Further, owing to their complex design and construction, existing
P&A tools need expert personnel on location to run and monitor
the tools.
[0019] To the contrary, owing to a simple design and construction,
the downhole tool assembly in accordance with certain aspects of
the present disclosure is faster to deploy in the wellbore. For
example, in some embodiments, the downhole tool assembly does not
include a cup tool and thus can be lowered relatively faster in the
wellbore than existing P&A tools. Further, the simple design
and construction makes the downhole tool assembly easy to operate.
Thus, the downhole tool assembly requires reduced or no expert
personnel at location to operate the downhole tool assembly.
[0020] Some commercially available cleaning tools use fluidic
oscillator technology to create bursts of pulsating pressure waves
of low viscosity fluids such as acid or brine, enabling pinpoint
placement of the fluid to treat the near-wellbore area and help
restore maximum injection. The fluid pulses provide higher
injectivity for better penetration of the acid and brine into tight
spaces within perforations to provide better cleaning. However,
these cleaning tools do not work with high viscosity fluids such as
cement.
[0021] Some existing cementing tools include cup packers that are
designed to force cement into the perforations with high pressure
only. However, relying on pressure alone to force the high
viscosity cement into the perforations does not work well to inject
the fluid in tiny spaces within the perforations and micro annulus
in the wellbore so that the fluid occupies the tiny spaces to
provide a better seal. It has been found that pulsing the cement
may provide higher injectivity and penetration to the cement
allowing the cement to be reliably injected into tight spaces
within the perforations and micro annulus in the wellbore to
provide better sealing. However, existing tools do not have the
capability to pulse high viscosity fluids such as cement.
[0022] The downhole tool assembly in accordance with certain
aspects of the present disclosure includes a plugging tool that can
generate low frequency and high amplitude (e.g., high pressure)

• [Provided material]:
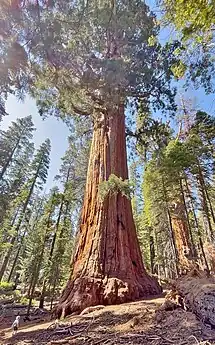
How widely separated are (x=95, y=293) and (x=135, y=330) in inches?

• [Work instructions]:
1 - List every specific fluid the downhole tool passage names.
2 - Carry on the downhole tool passage from the point where it stops.
The material plays no part in this exercise.

• [Answers by item number]:
1 - acid, brine, cement

2 -
pulses of high viscosity fluids such as cement to provide better
injectivity and penetration of the high viscosity fluids into
perforations and micro annulus within the wellbore. Thus, the
plugging tool provides a better seal as compared to the existing
sealing tools.
[0023] Additionally or alternatively, in certain aspects, the
discussed downhole tool assembly provides enhanced perforation
cleaning using the wash tool with a high frequency jetting system
for brine or acid placement in combination with enhanced cement
bond with low frequency high amplitude (e.g., high pressure)
jetting system for cement placement using the plugging tool.
[0024] Additional advantages of the downhole tool assembly in
accordance with certain aspects of the present disclosure include
no requirement of pipe movement for tool activation, no requirement
of ball drops for tool activation and a substantially mechanical
system with little to no electronic components.
[0025] Illustrative aspects of the present disclosure are described
in detail herein. In the interest of clarity, not all features of
an actual implementation may be described in this specification. It
will of course be appreciated that in the development of any such
actual aspect, numerous implementation-specific decisions are made
to achieve the specific implementation goals, which will vary from
one implementation to another. Moreover, it will be appreciated
that such a development effort might be complex and time-consuming,
but would, nevertheless, be a routine undertaking for those of
ordinary skill in the art having the benefit of the present
disclosure.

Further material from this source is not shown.